« Seuls les titres restent en fin de carrière, certifie l’ex-capitaine des Bleus. Cette finale de Coupe de la Ligue est donc importante pour mes joueurs, et à un degré moindre pour moi. » Son éloquent palmarès sur le terrain (Mondial 98, Euro 2000, Ligue des champions 1993 et 1996...) lui permet d’appréhender sereinement cette première étape cruciale. « Joueur, je suis tombé dans certains pièges, confesse-t-il. Les clubs dans lesquels j’ai évolué organisaient les finales avec plus ou moins de réussite. Je m’en sers pour préparer le groupe le plus justement. »
Avant d’emmener vingt joueurs (dont trois gardiens et le blessé Andreas Zikos) à Clairefontaine, il a déjà égrené quelques conseils. Comme à l’attaquant Dado Prso, auquel il a expliqué avoir manqué une grande finale « pour y avoir trop pensé la veille. »
« Il sait ce que sont les grands matches, souligne le défenseur central Sébastien Squillaci. Il va nous préparer différemment à Clairefontaine. Mais on pense à ce moment depuis longtemps, on n’a pas le droit de tout gâcher si près du but. »
« Son expérience et ses titres ont une vraie importance, poursuit son homologue de la défense Julien Rodriguez. Il a une influence au niveau du travail fourni et, certainement, au niveau de la chance. Une finale ça ne se joue pas, ça se gagne ». Deschamps a toujours dit qu’il avait eu « la chance d’être souvent à la bonne place au bon moment », en insistant sur le fait qu’elle devait se provoquer. « Il nous aide par quelques réflexions au quotidien », poursuit le latéral droit Hassan el-Fakiri.
« Il a tout connu, renchérit le latéral gauche Patrice Evra. Il sera la clé de notre mental. D’ailleurs, il a déjà commencé à nous répéter qu’une finale, ça ne se joue pas, ça se gagne. J’ai vite compris qu’il ne faudrait pas encaisser de but. » Si le groupe est jeune, il est quand même composé d’internationaux. Le dernier en date, Jérôme Rothen, ne se soucie pas du Stade de France. « Je l’ai connu plein, c’est un plus », explique-t-il avant d’ajouter : « Le discours de Didier est simple. Ne pas avoir une pression supplémentaire, penser à la rencontre et à son environnement le plus tard possible, tout en restant très concentré. Cette semaine est la plus importante de la saison. Il y a quelque chose de fort à réaliser. »
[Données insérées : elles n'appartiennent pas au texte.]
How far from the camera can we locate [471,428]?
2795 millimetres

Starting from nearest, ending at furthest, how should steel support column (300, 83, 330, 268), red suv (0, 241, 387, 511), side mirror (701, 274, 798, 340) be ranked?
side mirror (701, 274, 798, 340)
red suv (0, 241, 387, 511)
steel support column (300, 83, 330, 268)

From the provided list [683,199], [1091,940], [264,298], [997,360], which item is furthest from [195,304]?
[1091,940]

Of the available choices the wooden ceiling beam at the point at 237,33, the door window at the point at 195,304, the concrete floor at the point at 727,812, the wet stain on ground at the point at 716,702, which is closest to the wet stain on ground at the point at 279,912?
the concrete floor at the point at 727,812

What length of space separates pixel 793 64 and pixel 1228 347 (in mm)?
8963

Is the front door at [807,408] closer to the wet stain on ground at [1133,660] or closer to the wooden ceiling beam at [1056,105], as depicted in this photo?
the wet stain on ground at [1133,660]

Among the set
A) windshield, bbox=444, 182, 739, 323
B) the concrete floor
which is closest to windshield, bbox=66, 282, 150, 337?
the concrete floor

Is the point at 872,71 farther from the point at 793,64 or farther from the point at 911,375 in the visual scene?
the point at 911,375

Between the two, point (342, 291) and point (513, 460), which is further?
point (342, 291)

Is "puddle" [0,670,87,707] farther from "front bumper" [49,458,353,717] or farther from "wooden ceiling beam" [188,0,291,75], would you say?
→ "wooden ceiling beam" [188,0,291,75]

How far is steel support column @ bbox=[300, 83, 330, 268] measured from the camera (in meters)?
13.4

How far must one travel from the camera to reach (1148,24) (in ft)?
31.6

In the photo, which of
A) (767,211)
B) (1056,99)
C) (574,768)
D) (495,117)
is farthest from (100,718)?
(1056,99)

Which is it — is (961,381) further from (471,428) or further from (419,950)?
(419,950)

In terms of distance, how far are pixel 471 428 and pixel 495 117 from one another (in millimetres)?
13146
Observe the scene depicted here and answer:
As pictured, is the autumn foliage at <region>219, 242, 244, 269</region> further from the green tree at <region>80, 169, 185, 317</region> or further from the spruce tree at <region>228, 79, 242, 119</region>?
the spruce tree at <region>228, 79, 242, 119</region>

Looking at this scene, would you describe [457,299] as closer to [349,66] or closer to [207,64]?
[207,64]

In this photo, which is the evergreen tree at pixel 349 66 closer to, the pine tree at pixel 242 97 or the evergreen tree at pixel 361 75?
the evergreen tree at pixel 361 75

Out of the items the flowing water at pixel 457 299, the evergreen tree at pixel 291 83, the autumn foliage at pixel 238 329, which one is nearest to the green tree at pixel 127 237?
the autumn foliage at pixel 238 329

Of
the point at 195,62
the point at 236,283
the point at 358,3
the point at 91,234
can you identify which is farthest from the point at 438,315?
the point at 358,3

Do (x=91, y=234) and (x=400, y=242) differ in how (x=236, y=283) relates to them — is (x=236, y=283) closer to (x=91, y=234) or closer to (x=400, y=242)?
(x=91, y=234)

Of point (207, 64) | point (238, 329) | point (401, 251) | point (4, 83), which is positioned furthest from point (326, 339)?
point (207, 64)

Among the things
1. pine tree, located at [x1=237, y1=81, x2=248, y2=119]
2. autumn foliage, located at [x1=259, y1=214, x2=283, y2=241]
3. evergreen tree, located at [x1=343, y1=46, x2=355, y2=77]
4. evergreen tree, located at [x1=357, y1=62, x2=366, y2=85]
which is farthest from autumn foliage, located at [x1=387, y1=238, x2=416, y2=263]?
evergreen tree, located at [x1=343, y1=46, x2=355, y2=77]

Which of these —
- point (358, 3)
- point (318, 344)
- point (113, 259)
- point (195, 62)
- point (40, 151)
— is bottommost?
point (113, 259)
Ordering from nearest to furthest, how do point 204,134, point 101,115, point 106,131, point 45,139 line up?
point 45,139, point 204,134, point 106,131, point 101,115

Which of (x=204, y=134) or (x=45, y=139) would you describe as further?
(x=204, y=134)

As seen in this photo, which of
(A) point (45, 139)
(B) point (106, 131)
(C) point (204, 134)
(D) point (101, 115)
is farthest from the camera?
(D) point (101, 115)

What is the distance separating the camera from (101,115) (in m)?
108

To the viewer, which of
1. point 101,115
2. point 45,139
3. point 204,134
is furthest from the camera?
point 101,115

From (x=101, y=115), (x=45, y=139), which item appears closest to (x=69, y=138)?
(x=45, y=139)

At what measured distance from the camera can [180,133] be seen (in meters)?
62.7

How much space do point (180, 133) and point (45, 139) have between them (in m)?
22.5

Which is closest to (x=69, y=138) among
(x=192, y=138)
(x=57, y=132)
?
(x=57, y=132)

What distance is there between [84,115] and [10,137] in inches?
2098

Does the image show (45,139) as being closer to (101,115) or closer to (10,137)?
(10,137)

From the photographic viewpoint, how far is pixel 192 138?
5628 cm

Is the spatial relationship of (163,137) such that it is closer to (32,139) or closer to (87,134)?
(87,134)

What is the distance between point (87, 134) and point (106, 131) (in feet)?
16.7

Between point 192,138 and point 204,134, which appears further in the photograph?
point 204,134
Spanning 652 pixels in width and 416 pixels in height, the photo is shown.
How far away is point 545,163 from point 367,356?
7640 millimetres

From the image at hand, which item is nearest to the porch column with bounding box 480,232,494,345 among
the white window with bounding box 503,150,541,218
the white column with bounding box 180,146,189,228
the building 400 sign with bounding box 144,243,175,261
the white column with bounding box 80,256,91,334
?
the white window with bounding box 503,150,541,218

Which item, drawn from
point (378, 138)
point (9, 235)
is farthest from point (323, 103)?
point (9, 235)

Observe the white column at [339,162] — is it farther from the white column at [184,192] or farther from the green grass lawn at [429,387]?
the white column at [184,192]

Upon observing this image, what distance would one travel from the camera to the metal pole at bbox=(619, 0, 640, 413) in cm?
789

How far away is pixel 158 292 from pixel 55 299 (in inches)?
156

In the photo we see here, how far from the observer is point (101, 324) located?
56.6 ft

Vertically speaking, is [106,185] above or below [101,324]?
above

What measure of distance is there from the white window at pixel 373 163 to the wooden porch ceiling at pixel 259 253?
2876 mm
Au coup d’envoi, Deschamps aura un champ d’action limité. Son capitaine Ludovic Giuly résume : « Il va nous donner des détails sur la concentration. Mais chacun d’entre nous sait ce qu’il aura à faire. »
Rothen et Gallardo ne disent d’ailleurs pas autre chose : « Aborder un tel match est aussi une approche personnelle », insiste le premier. « Il faut penser à se faire plaisir tout en étant certain des ses coéquipiers », conclut l’Argentin.